- _What the task requires_
State how many lines of the records contain the string "points", treating uppercase and lowercase as different. Reply with the number alone.

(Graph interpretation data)
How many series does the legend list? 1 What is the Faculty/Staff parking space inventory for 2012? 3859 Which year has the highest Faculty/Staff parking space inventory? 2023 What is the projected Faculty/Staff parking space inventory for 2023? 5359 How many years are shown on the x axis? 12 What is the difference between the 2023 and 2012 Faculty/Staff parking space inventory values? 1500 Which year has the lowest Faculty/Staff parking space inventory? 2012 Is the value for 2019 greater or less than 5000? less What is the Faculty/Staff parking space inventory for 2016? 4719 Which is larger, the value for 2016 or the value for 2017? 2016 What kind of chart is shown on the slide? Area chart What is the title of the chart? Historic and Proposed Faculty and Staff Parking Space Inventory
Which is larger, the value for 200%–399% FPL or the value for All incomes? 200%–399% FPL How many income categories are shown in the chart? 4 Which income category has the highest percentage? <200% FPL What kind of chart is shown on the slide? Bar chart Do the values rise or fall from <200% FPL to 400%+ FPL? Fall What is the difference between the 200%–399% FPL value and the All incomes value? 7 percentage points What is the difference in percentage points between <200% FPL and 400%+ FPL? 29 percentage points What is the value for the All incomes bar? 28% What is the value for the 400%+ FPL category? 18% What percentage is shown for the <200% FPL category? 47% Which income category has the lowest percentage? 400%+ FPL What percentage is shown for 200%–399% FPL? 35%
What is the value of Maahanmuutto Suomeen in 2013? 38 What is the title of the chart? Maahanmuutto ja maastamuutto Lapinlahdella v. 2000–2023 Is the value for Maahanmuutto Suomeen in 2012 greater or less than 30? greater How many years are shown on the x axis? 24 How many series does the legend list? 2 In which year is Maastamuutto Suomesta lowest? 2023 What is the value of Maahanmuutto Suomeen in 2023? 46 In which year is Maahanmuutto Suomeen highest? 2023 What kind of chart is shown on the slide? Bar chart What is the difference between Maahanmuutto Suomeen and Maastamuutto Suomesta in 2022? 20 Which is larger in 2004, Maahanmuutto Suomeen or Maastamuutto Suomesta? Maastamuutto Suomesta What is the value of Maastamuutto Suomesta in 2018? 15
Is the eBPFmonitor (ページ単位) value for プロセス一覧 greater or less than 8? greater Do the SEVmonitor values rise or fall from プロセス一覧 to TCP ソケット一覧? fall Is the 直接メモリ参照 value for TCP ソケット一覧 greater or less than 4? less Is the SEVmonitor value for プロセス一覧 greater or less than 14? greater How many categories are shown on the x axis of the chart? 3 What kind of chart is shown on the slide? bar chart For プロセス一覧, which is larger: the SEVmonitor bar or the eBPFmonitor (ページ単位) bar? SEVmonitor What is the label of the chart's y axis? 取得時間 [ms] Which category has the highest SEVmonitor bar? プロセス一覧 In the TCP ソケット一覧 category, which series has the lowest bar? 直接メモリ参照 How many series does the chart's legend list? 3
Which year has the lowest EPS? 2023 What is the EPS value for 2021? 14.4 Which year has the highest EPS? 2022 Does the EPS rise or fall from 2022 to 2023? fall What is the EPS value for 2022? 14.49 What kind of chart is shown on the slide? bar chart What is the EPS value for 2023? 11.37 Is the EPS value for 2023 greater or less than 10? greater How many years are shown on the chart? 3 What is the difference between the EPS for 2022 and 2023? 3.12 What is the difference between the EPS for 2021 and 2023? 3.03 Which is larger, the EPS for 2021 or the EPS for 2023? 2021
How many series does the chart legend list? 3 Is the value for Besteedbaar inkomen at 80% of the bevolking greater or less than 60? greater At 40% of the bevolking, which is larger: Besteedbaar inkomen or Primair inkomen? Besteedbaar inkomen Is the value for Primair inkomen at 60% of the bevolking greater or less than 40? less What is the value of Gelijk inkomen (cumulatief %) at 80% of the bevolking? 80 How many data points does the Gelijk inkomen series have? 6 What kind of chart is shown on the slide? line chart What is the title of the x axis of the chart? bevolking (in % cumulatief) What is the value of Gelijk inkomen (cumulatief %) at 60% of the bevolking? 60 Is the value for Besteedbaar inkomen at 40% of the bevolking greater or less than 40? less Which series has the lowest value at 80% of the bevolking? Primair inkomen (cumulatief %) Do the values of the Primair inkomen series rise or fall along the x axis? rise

- _Result_
2